• **Problem description**
All records below must be written out exactly, with the pictures excluded.

-------- Dataset records --------

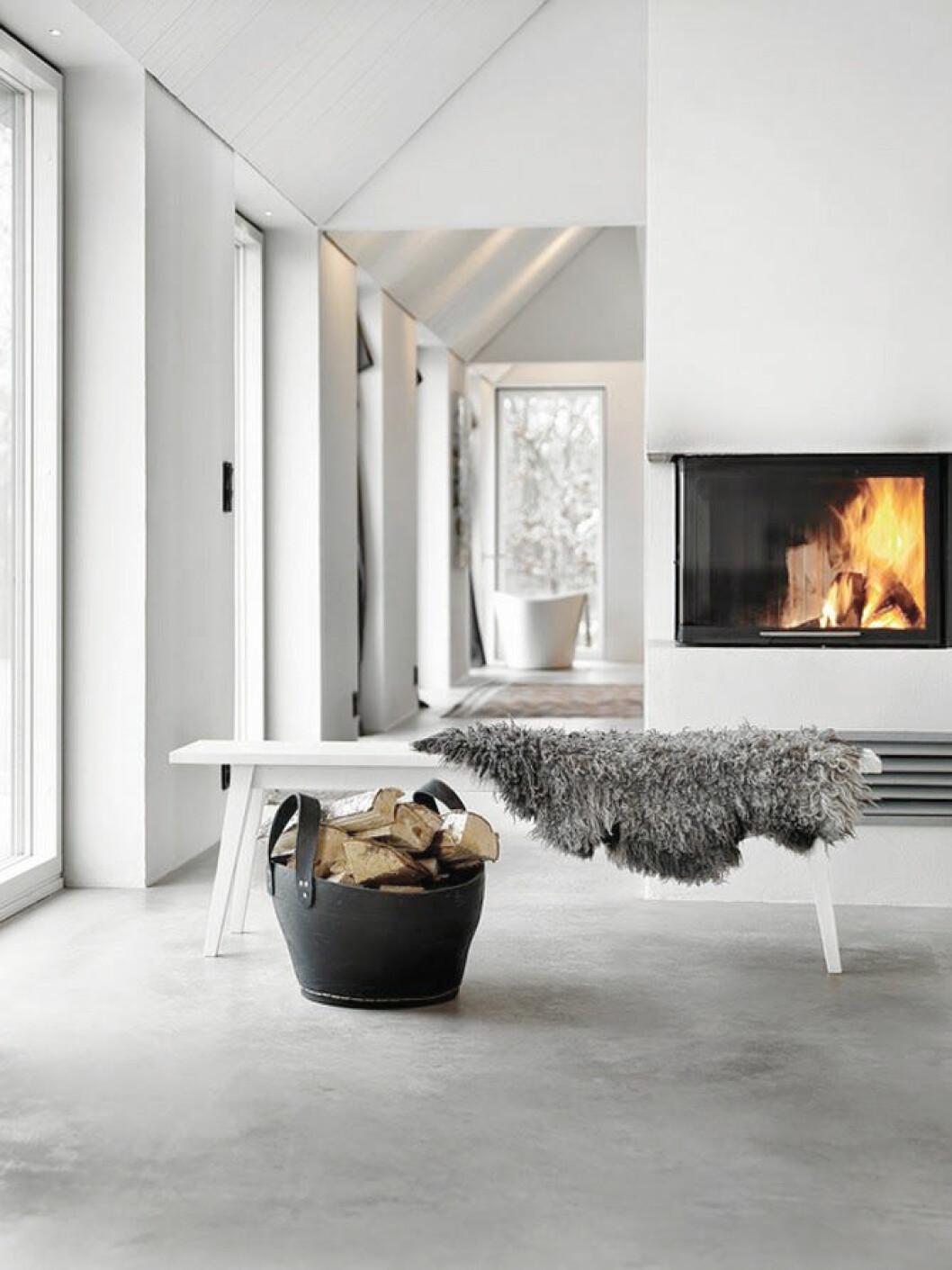 Braskamin i ett stilrent vardagsrum i vitt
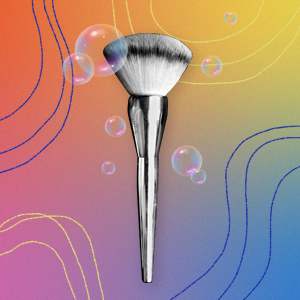 A makeup brush on a rainbow background
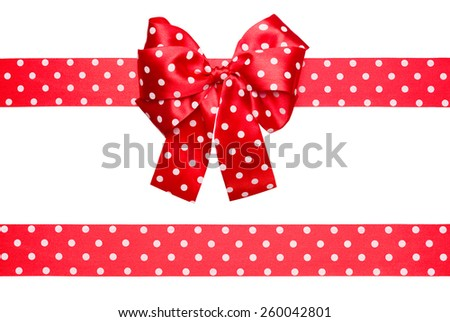 red bow and ribbon with white polka dots made from silk isolated - stock photo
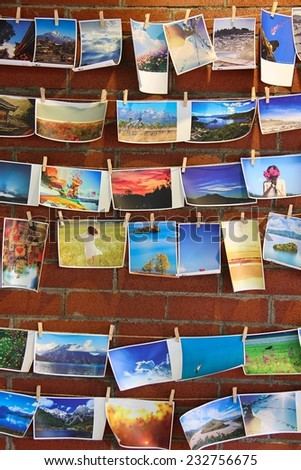 LI JIANG, CHINA - AUGUST 26: Some colorful Li Jiang landscape postcards are hanging on a bar's wall on August 26 in Li Jiang, China. - stock photo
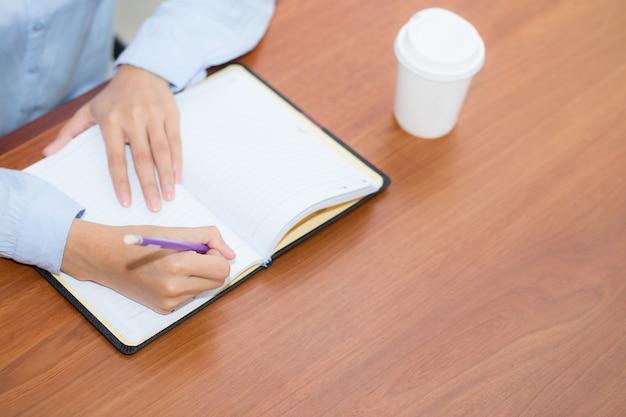 Крупным планом женщина рука, писать на ноутбук на деревянный стол.
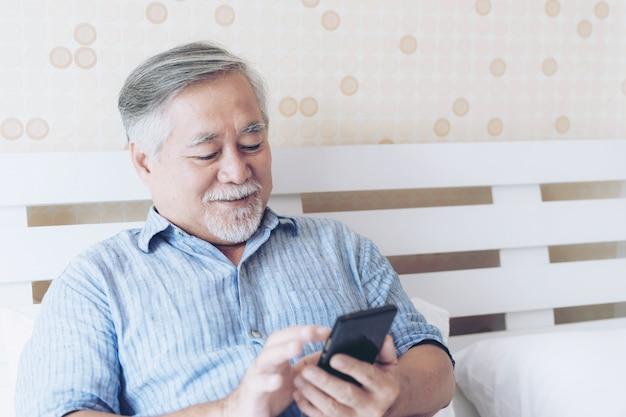 Senior homme à l'aide d'un smartphone, souriant se sentir heureux au lit à la maison - concept senior lifestyle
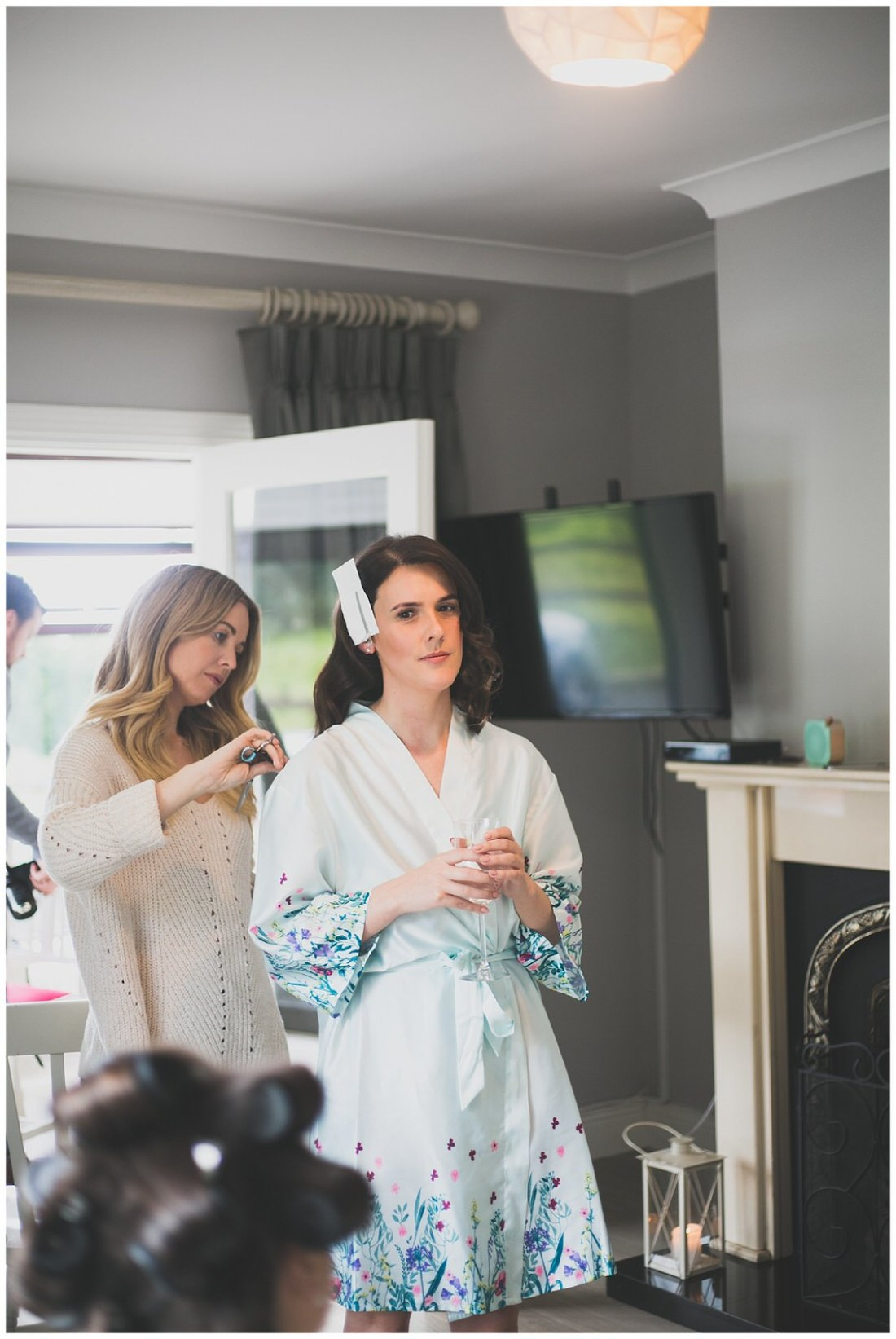 Bride getting her hair styled in to loose curls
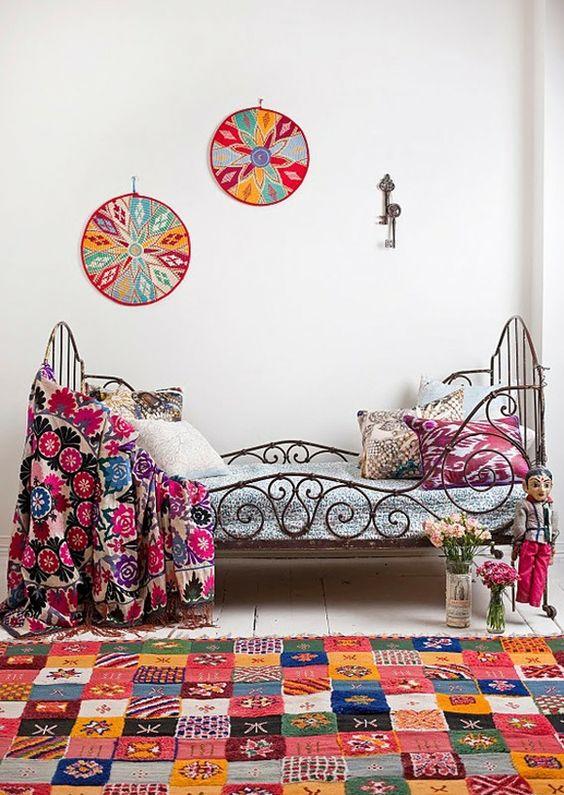 Cama estilo bohemio antigua con ropa de cama y alfombra floreada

--------

• **Written solution**
 Braskamin i ett stilrent vardagsrum i vitt
 A makeup brush on a rainbow background
 red bow and ribbon with white polka dots made from silk isolated - stock photo
 LI JIANG, CHINA - AUGUST 26: Some colorful Li Jiang landscape postcards are hanging on a bar's wall on August 26 in Li Jiang, China. - stock photo
 Крупным планом женщина рука, писать на ноутбук на деревянный стол.
 Senior homme à l'aide d'un smartphone, souriant se sentir heureux au lit à la maison - concept senior lifestyle
 Bride getting her hair styled in to loose curls
 Cama estilo bohemio antigua con ropa de cama y alfombra floreada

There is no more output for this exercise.